The ensuing debate on the feasibility of a Taiwan attack on the Three Gorges Dam quickly entered the realm of nonsense. On June 16, People's Liberation Army (PLA) Lieutenant General Liu Yuan (劉源) wrote in the China Youth Daily that the PLA would be on the lookout for "Taiwan independence terrorists."

He then promised to "blot out the sky and cover up the earth" if Taiwan ever attacked the dam. In any case, he noted, the dam "cannot be destroyed."

Next, the China Daily joined the chorus of raucous voices on June 18. The paper ran an opinion piece by "a Beijing-based military expert" entitled "Terrorism part of Taiwan separatist agenda."

In this piece, the author said the Pentagon's report indicated that "pro-independence forces in Taiwan are turning to terrorist measures to help pursue their political goals."

If these polemics weren't so disturbing, they'd be laughable.

After all, no mainstream political party or figure in Taiwan has advocated terror tactics against China.

But several PLA officers and Chinese military experts have advocated terror tactics -- as part of Beijing's strategy to forcefully unify with Taiwan.

For example, in the book Unrestricted Warfare, two PLA senior colonels, Qiao Liang (喬良) and Wang Xiangsui (王湘穗), championed the adoption and employment of various types of asymmetric and non-traditional warfare -- including terror attacks and the use of nuclear weapons -- to compensate for the intrinsic weaknesses of the PLA.

Notably, Qiao claimed in an interview that "the first rule of unrestricted warfare is that there are no rules, nothing forbidden."

Since Beijing finds the threat of terror and first-strike tactics so distasteful, it should ban its own use of such tactics.

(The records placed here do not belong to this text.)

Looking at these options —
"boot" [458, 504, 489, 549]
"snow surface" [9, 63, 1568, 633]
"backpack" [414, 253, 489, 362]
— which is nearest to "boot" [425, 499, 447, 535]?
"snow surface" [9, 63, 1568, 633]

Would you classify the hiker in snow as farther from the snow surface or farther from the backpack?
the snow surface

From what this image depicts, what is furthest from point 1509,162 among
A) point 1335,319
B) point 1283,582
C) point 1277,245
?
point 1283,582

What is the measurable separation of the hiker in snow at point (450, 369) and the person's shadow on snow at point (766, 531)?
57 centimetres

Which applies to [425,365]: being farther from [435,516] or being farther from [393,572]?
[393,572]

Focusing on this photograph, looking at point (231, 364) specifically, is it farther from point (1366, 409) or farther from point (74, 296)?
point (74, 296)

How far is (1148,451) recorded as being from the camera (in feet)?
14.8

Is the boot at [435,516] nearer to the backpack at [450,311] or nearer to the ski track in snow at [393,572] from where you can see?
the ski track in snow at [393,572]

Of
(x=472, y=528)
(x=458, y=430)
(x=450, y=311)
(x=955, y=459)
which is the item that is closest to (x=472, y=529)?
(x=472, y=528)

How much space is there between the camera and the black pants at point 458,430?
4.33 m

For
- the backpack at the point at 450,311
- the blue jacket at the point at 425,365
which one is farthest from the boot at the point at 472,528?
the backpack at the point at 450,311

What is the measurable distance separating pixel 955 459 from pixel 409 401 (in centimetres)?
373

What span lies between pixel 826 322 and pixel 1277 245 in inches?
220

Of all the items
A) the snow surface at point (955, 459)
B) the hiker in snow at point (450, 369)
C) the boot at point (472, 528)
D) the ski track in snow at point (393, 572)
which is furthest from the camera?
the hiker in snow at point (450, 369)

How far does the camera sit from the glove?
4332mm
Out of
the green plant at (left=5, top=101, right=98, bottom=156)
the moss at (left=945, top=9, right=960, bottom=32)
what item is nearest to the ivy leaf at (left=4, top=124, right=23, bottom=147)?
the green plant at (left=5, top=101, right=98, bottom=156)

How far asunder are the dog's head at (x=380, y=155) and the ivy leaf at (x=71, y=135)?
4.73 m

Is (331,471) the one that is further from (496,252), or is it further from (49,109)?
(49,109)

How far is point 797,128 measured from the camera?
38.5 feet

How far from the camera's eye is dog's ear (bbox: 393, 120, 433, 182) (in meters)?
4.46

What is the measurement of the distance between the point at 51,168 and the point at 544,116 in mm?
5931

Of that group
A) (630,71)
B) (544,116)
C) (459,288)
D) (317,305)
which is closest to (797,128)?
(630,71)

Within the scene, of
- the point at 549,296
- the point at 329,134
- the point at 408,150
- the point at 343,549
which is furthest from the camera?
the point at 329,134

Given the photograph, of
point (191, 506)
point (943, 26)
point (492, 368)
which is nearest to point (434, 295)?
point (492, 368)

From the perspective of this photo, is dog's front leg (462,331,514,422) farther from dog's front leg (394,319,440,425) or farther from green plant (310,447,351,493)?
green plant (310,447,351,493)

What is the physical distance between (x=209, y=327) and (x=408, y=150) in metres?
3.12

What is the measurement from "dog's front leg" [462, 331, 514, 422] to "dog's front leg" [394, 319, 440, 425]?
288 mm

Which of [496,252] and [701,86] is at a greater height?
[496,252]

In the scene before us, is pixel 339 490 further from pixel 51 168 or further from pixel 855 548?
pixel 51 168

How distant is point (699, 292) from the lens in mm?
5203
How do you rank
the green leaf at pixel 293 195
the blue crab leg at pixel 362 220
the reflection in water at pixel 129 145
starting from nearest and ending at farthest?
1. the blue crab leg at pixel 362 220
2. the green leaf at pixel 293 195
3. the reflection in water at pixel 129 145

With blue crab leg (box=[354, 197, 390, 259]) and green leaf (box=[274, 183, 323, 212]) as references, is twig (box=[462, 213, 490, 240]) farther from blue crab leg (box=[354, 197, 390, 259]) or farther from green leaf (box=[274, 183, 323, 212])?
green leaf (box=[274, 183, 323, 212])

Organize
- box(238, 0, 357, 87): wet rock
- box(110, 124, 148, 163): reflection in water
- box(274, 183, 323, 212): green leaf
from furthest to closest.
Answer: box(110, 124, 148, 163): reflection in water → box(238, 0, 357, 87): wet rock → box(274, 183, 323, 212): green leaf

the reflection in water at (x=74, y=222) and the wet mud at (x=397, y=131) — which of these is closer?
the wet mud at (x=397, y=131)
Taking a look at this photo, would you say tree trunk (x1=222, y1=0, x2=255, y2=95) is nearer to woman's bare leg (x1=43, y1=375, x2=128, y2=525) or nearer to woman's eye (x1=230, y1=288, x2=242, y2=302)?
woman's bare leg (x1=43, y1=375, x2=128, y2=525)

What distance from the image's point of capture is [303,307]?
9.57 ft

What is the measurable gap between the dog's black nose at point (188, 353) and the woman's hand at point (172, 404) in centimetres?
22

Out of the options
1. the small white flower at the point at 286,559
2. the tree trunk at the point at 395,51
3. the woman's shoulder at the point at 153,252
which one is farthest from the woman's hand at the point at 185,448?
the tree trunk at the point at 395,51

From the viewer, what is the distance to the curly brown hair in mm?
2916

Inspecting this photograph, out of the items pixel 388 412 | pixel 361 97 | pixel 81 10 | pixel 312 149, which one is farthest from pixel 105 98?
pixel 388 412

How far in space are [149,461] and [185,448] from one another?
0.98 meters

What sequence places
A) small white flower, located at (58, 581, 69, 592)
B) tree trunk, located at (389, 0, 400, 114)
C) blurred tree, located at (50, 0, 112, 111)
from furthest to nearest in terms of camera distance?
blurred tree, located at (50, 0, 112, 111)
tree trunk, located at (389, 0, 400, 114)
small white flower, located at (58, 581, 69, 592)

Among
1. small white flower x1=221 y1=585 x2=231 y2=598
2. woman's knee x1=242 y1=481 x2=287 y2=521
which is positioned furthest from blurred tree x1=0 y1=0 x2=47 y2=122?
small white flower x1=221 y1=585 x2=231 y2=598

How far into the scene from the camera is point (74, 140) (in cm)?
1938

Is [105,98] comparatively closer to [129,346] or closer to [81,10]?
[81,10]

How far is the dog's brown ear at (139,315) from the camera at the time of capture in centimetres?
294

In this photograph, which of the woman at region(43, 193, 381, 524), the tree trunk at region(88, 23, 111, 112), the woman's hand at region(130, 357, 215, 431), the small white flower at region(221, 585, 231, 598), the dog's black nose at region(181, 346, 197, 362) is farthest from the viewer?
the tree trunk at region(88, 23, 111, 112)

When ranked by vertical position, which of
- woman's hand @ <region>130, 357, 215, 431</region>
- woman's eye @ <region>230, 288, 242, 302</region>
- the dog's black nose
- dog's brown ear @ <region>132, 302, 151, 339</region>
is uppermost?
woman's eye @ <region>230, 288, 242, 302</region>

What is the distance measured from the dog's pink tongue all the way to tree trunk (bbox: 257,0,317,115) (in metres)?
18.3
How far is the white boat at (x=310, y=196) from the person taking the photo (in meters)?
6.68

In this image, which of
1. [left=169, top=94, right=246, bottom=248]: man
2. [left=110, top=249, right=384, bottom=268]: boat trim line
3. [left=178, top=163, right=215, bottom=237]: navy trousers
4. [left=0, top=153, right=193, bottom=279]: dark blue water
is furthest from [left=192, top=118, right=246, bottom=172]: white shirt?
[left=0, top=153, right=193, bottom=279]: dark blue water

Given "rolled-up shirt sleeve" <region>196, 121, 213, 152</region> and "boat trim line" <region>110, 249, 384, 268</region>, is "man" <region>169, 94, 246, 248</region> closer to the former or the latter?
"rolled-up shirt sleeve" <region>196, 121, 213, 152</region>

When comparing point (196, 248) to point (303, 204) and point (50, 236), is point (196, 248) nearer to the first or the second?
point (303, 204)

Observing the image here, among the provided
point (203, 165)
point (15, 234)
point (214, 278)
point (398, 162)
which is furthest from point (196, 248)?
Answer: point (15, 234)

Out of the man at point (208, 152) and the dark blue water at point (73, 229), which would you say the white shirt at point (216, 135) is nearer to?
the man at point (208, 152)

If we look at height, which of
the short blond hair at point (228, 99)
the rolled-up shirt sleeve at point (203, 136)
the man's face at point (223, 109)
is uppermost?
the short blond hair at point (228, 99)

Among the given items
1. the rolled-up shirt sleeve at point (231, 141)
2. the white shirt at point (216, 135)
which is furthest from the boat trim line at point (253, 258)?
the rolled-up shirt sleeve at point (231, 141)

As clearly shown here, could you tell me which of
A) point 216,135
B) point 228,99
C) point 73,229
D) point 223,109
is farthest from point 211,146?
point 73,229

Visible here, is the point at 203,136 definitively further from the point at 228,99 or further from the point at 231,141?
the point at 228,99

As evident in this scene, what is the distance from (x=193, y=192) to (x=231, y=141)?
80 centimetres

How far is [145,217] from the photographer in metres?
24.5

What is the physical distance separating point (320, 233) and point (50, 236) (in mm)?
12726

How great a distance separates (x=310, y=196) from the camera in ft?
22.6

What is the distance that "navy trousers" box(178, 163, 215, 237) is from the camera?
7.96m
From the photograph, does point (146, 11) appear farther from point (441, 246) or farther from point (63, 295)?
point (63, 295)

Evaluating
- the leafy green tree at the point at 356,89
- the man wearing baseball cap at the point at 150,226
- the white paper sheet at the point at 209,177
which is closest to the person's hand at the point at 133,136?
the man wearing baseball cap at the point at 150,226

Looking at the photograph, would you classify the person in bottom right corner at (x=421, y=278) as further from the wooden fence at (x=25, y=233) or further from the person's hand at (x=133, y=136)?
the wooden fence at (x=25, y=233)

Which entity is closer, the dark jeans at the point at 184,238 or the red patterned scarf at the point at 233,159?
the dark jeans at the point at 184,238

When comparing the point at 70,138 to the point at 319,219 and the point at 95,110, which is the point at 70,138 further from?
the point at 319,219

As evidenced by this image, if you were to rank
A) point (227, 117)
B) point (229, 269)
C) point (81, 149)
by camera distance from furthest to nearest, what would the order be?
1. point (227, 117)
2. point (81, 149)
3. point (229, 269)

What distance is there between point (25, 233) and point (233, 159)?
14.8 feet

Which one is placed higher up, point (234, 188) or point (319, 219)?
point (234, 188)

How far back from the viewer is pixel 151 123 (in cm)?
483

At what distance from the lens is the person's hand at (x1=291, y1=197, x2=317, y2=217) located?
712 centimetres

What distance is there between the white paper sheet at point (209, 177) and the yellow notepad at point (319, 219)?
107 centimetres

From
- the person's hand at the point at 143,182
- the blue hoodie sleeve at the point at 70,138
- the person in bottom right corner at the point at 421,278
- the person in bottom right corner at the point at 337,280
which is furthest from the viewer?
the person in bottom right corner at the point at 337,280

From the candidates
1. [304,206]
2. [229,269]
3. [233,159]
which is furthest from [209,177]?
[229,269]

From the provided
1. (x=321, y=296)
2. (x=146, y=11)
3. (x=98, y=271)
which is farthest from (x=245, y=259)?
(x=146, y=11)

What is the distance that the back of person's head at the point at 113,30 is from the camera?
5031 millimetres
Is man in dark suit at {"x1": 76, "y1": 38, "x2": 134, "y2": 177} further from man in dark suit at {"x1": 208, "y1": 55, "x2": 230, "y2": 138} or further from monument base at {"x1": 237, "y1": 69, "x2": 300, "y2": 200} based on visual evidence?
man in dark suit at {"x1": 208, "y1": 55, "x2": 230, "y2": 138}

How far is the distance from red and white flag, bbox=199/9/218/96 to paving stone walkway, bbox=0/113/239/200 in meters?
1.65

It could start by dismantling the short- and medium-range ballistic missiles it has aimed at Taiwan.

After all, these weapons have been deployed with the sole purpose of being used in a saturation attack, which would result in thousands of civilian casualties.

There are any number of definitions of terrorism, but China shouldn't be misled into thinking that the international community -- whatever that may be -- is likely to accept China's claim that it is being targeted by "Taiwan independence terrorists" at face value.